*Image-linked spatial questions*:
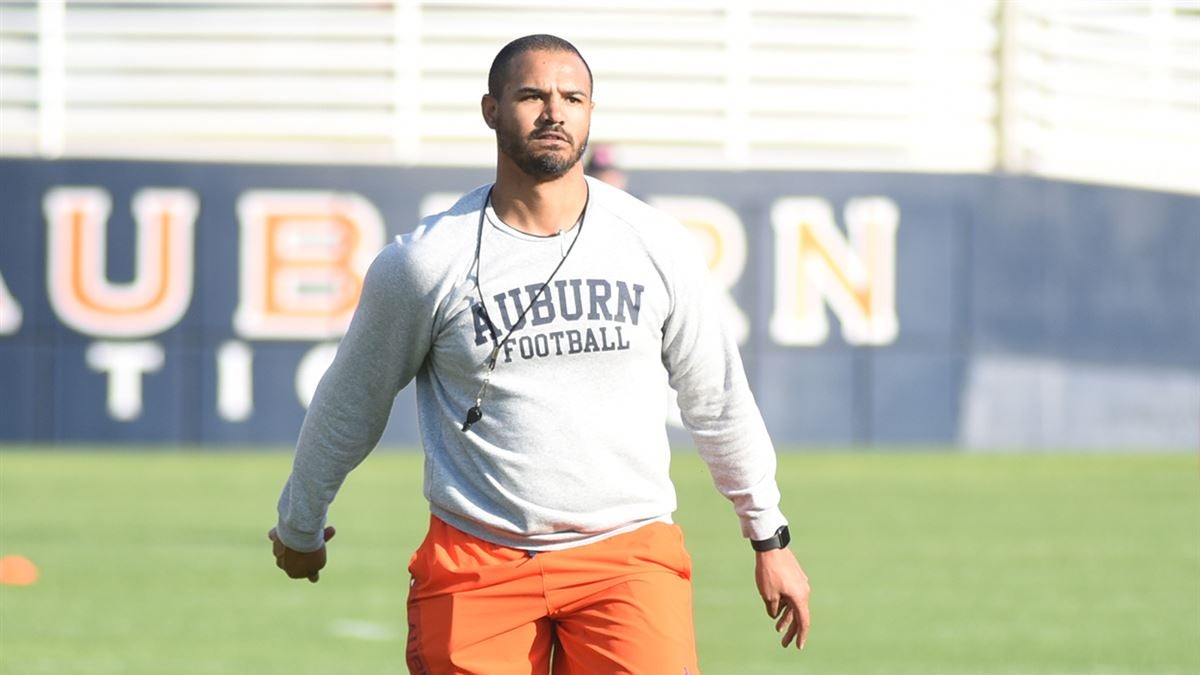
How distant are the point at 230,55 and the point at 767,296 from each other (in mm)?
6278

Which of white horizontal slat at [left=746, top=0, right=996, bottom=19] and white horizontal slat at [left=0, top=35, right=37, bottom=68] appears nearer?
white horizontal slat at [left=0, top=35, right=37, bottom=68]

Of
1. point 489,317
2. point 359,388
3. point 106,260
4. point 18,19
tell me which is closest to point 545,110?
point 489,317

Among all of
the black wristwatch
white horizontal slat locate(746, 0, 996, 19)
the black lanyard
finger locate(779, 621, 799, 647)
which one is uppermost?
white horizontal slat locate(746, 0, 996, 19)

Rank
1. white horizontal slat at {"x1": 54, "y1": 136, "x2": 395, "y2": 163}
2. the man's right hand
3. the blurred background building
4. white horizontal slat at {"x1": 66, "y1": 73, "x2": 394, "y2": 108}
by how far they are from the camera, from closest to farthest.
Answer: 1. the man's right hand
2. the blurred background building
3. white horizontal slat at {"x1": 54, "y1": 136, "x2": 395, "y2": 163}
4. white horizontal slat at {"x1": 66, "y1": 73, "x2": 394, "y2": 108}

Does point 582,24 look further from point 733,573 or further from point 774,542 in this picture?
point 774,542

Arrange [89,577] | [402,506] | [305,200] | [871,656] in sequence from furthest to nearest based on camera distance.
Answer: [305,200], [402,506], [89,577], [871,656]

*Task instructions*: Reproduce the listing word for word, starting at the line that contains "Does point 582,24" and continuing through the end of the listing.

*Exercise response*:
Does point 582,24 look further from point 733,573 or further from point 774,542 in this picture?
point 774,542

Arrange [89,577] | [402,506] | [305,200] | [871,656] in sequence from furthest to nearest based on camera distance.
Answer: [305,200], [402,506], [89,577], [871,656]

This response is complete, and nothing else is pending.